*** Opening of Data shown ***
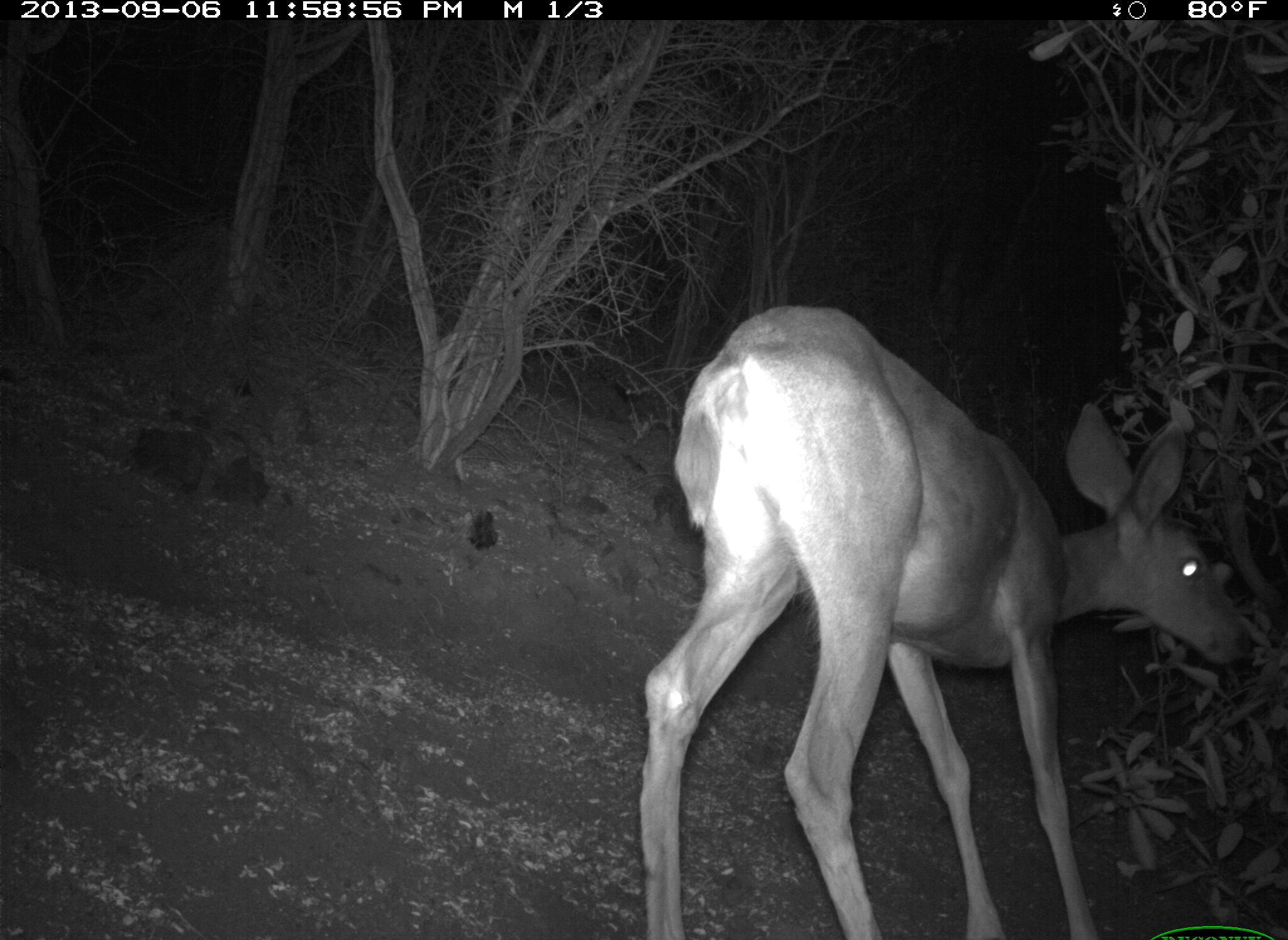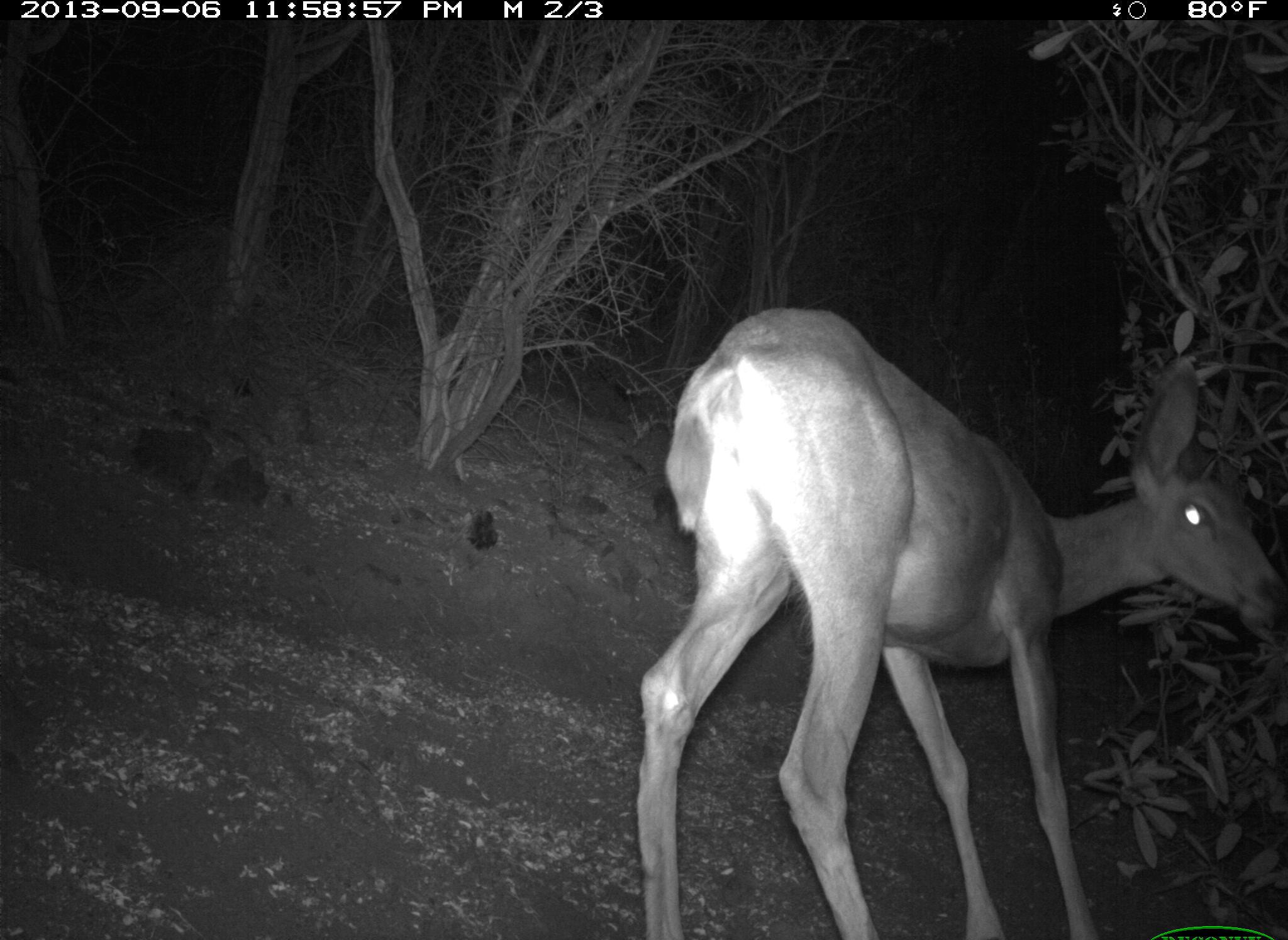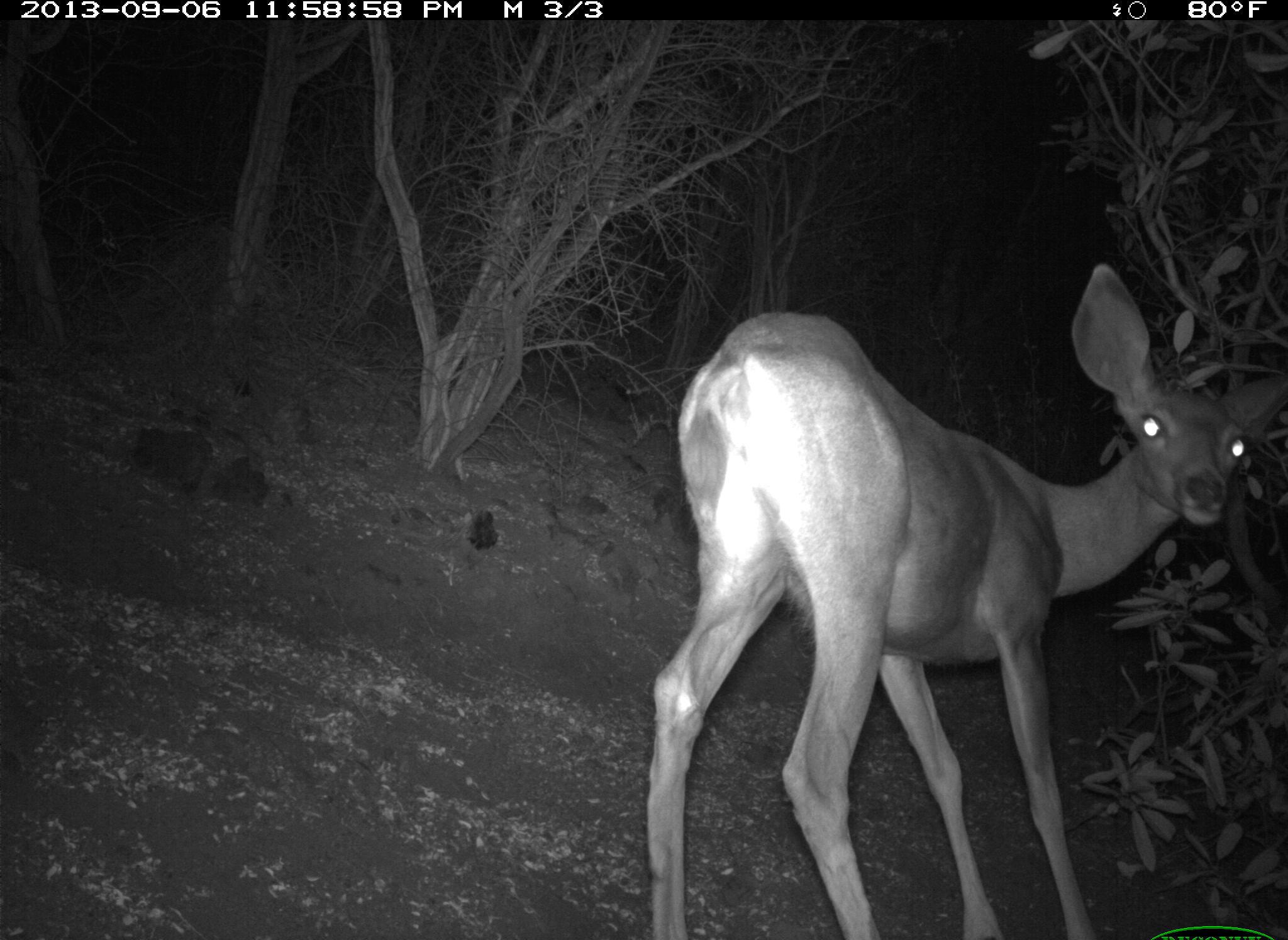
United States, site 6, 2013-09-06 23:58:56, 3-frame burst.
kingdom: Animalia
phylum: Chordata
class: Mammalia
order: Artiodactyla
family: Cervidae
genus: Odocoileus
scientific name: Odocoileus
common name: deer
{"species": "deer (Odocoileus)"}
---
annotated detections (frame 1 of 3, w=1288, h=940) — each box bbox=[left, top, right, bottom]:
deer: bbox=[641, 303, 1249, 938]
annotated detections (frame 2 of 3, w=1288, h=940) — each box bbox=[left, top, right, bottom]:
deer: bbox=[632, 306, 1286, 938]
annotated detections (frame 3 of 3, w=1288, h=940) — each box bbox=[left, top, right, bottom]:
deer: bbox=[645, 259, 1284, 938]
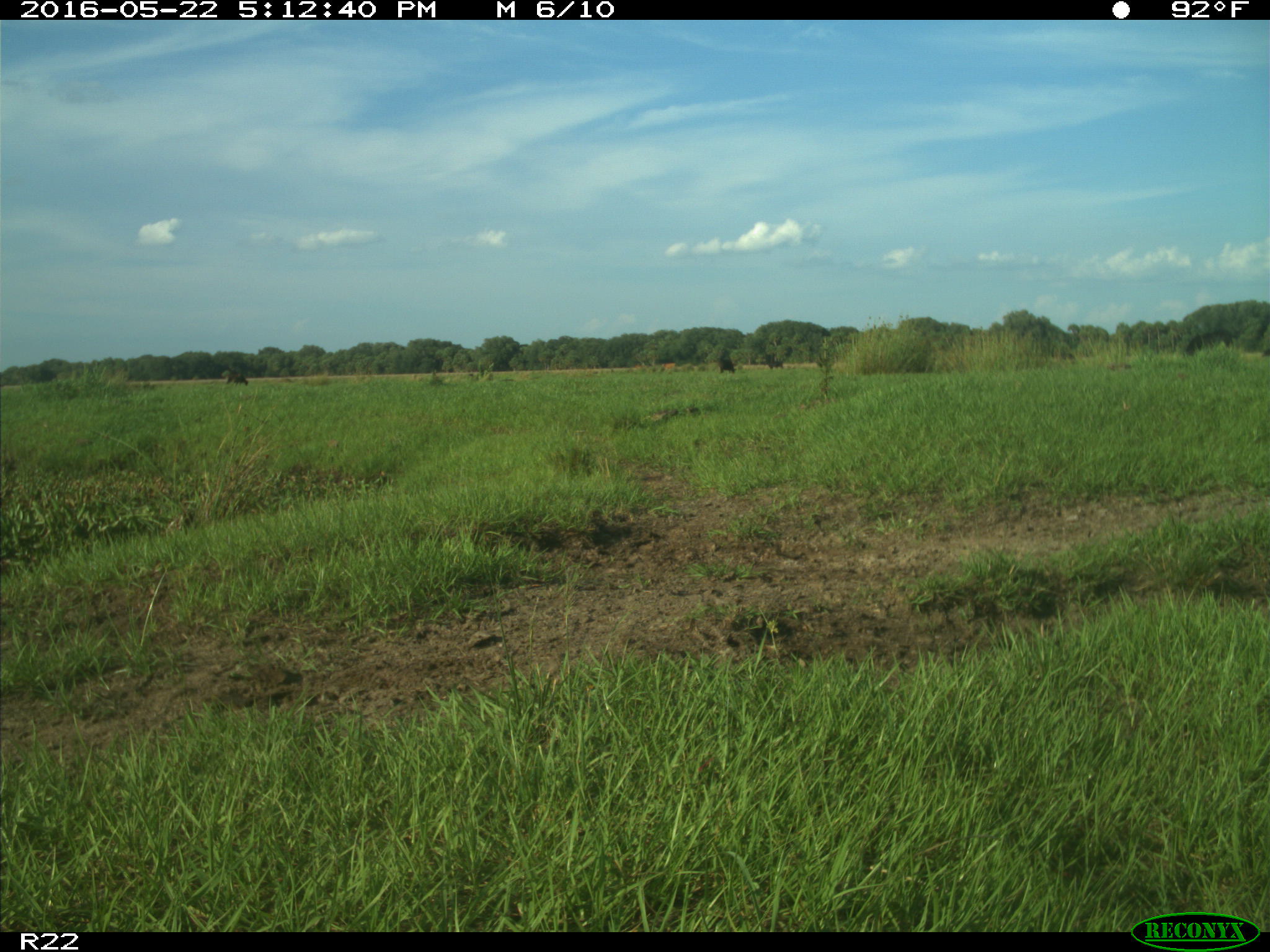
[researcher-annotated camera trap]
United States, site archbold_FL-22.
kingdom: Animalia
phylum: Chordata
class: Mammalia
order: Artiodactyla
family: Bovidae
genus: Bos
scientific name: Bos taurus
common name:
*** Close of Data shown ***
Requirement »
Quote the entries in full. Any image among them is to be omitted from the copy.

Response to this exercise »
United States, site 6, 2013-09-06 23:58:56, 3-frame burst.
kingdom: Animalia
phylum: Chordata
class: Mammalia
order: Artiodactyla
family: Cervidae
genus: Odocoileus
scientific name: Odocoileus
common name: deer
{"species": "deer (Odocoileus)"}
---
annotated detections (frame 1 of 3, w=1288, h=940) — each box bbox=[left, top, right, bottom]:
deer: bbox=[641, 303, 1249, 938]
annotated detections (frame 2 of 3, w=1288, h=940) — each box bbox=[left, top, right, bottom]:
deer: bbox=[632, 306, 1286, 938]
annotated detections (frame 3 of 3, w=1288, h=940) — each box bbox=[left, top, right, bottom]:
deer: bbox=[645, 259, 1284, 938]
[researcher-annotated camera trap]
United States, site archbold_FL-22.
kingdom: Animalia
phylum: Chordata
class: Mammalia
order: Artiodactyla
family: Bovidae
genus: Bos
scientific name: Bos taurus
common name:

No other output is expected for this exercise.